## Record extracts
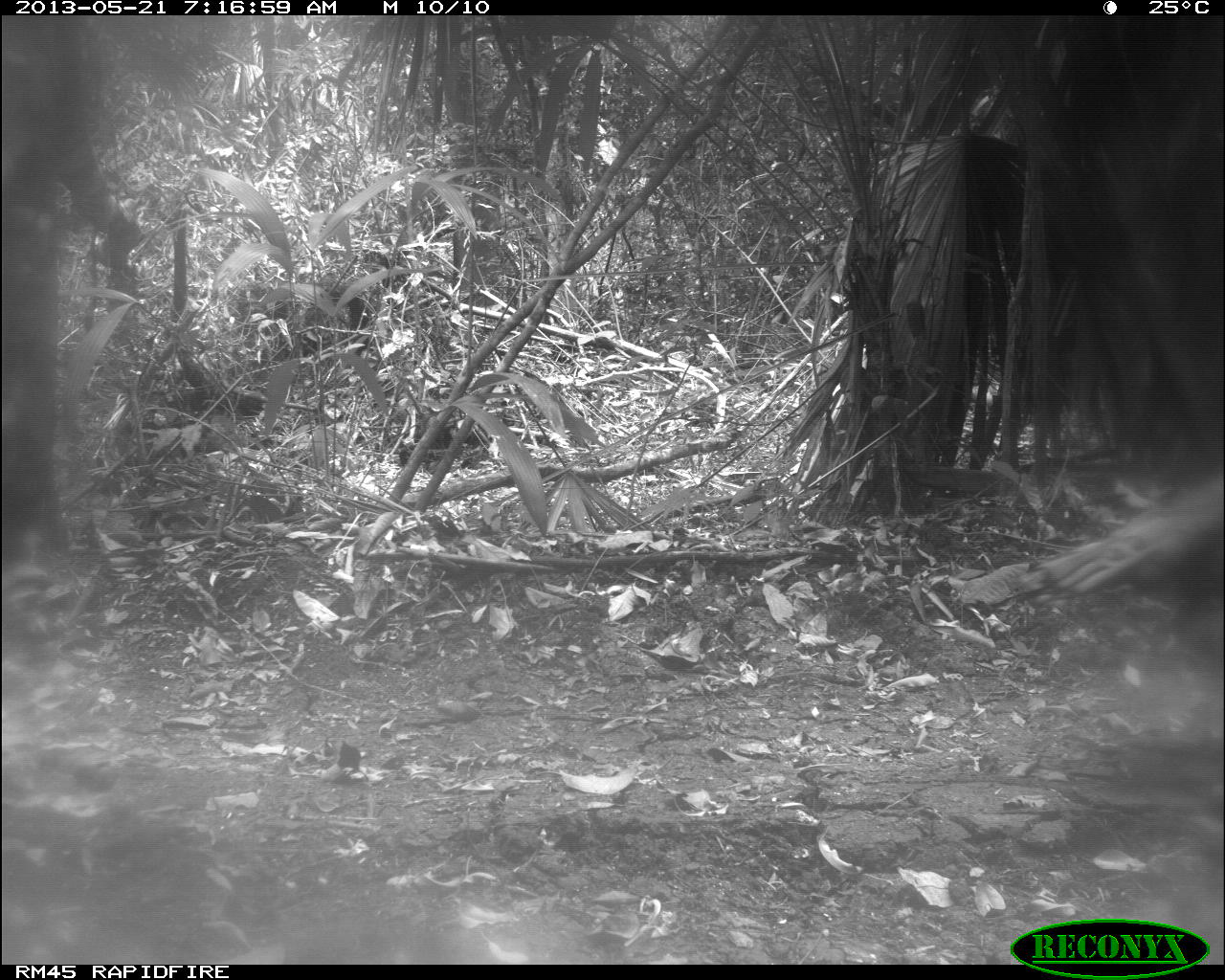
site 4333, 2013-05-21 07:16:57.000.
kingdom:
---
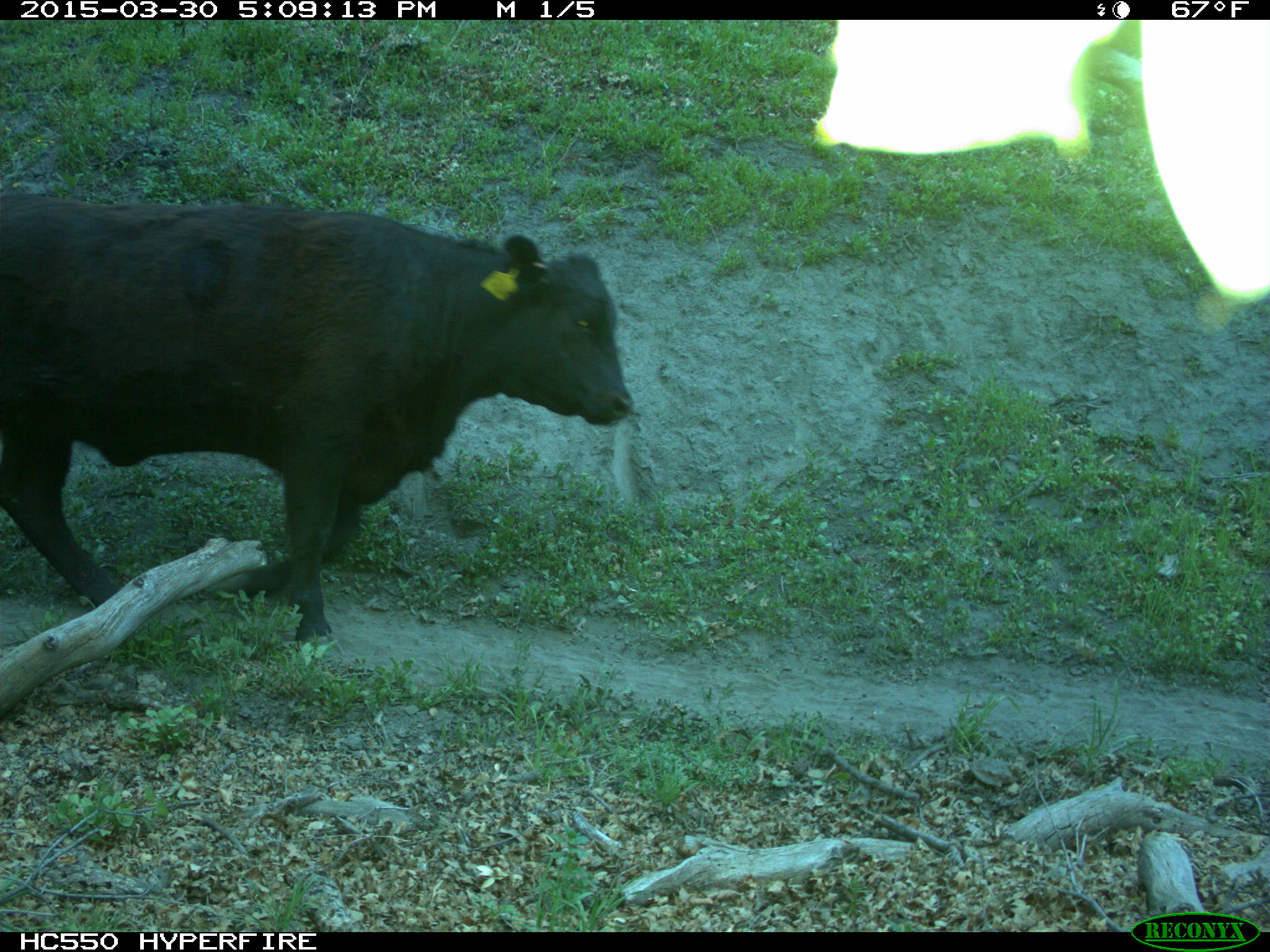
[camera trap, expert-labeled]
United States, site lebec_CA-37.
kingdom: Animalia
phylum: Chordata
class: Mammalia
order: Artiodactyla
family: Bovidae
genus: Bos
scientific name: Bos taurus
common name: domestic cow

## Requirement
Go through the data and copy every line that includes "site".

## Solved problem
site 4333, 2013-05-21 07:16:57.000.
United States, site lebec_CA-37.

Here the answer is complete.